--- INSTRUÇÕES DO EXERCÍCIO ---
Reproduza o texto sobre o caso Robinho entre "Desde então, a" e "defendia o Milan.", inclusive, trocando "boate" por "casa noturna".
### TRECHO ###
Caso Robinho: tudo o que se sabe sobre o processo e sua repercussão
Caso Robinho: tudo o que se sabe sobre o processo e sua repercussão - Reprodução/Youtube

Desde então, a trama envolvendo o atleta passou a ter vários desdobramentos. Para ajudar você leitor a compreender o que está acontecendo, nós preparamos este conteúdo. Nele contamos de forma cronológica tudo sobre o caso que se tornou de conhecimento público até agora.

Primeiro, Robinho foi condenado, em 2017, pelo Tribunal de Milão, na Itália, a nove anos de prisão por violência sexual em grupo contra uma jovem albanesa. O caso ocorreu em uma boate da capital da Lombardia, em 22 de janeiro de 2013, quando o atacante do Atlético Mineiro ainda defendia o Milan.

Apesar do Tribunal de Milão ter tomado a decisão em 2017, o caso ainda não foi finalizado. Isso porque tanto a defesa de Robinho, quanto de Ricardo Falco, amigo presente na ocasião sentenciada, apresentaram recurso que contesta a determinação da primeira instância. Os detalhes você verá adiante.

10 de outubro de 2020

Na primeira metade do mês de outubro, o Santos Futebol Clube oficializou a terceira passagem de Robinho pelo time paulista. O jogador e assinou um contrato de cinco meses. No entanto, o que era para ser motivo de festa pelo retorno do ídolo tem despertado diversas críticas por conta do caso de estupro envolvendo o jogador.

15 de outubro de 2020

O Santos sofreu a primeira baixa após a contratação de Robinho. A Orthopride, empresa de ortodontia, rompeu contrato de publicidade com o clube da Baixada Santista, ao qual patrocinava desde 2018.
### REGISTROS APRESENTADOS ###
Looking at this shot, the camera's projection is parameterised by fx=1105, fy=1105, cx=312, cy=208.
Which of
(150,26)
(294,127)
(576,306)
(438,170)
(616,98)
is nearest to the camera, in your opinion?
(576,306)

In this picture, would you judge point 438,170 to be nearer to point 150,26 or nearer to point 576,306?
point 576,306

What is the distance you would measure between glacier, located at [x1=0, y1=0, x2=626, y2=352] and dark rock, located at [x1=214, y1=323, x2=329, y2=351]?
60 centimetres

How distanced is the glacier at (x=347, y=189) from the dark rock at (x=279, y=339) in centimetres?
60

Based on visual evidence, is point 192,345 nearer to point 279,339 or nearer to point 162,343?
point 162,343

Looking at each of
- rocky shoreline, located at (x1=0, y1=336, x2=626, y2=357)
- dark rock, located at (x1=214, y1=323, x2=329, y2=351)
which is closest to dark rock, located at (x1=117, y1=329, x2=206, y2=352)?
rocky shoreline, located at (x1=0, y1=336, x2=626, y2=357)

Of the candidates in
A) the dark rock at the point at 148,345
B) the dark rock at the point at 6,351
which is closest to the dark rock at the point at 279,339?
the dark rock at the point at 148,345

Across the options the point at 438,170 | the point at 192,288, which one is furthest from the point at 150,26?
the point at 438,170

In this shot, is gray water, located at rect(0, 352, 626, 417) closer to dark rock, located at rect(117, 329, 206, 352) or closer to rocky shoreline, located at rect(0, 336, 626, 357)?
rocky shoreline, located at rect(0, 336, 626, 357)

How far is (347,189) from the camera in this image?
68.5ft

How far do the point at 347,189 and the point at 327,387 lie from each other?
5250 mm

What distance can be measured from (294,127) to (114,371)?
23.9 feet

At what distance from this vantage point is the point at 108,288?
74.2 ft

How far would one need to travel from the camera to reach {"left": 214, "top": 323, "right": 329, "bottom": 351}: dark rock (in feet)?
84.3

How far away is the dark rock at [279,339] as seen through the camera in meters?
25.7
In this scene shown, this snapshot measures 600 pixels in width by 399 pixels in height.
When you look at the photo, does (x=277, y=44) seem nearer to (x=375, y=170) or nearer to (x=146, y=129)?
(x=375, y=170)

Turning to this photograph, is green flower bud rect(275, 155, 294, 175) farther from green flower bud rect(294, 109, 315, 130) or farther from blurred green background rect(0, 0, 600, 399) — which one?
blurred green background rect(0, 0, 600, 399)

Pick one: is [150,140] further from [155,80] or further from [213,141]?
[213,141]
###
--- RESPOSTA DO EXERCÍCIO ---
Desde então, a trama envolvendo o atleta passou a ter vários desdobramentos. Para ajudar você leitor a compreender o que está acontecendo, nós preparamos este conteúdo. Nele contamos de forma cronológica tudo sobre o caso que se tornou de conhecimento público até agora.

Primeiro, Robinho foi condenado, em 2017, pelo Tribunal de Milão, na Itália, a nove anos de prisão por violência sexual em grupo contra uma jovem albanesa. O caso ocorreu em uma casa noturna da capital da Lombardia, em 22 de janeiro de 2013, quando o atacante do Atlético Mineiro ainda defendia o Milan.